* _What you need to do_
Please transcribe, word for word, the line containing "Khuyến mãi hấp" and every line after it through the end of the records below, and nothing else.

* _Exercise input_

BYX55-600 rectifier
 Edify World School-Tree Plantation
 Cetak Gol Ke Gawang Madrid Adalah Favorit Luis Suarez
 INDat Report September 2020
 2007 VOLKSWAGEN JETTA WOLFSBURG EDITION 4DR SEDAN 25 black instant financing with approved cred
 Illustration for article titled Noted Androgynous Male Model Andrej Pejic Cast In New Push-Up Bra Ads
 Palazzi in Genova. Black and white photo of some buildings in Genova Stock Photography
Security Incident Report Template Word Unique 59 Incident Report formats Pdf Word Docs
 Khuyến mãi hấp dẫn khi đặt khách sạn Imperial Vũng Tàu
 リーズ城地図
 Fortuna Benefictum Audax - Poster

* _Solution to this exercise_
 Khuyến mãi hấp dẫn khi đặt khách sạn Imperial Vũng Tàu
 リーズ城地図
 Fortuna Benefictum Audax - Poster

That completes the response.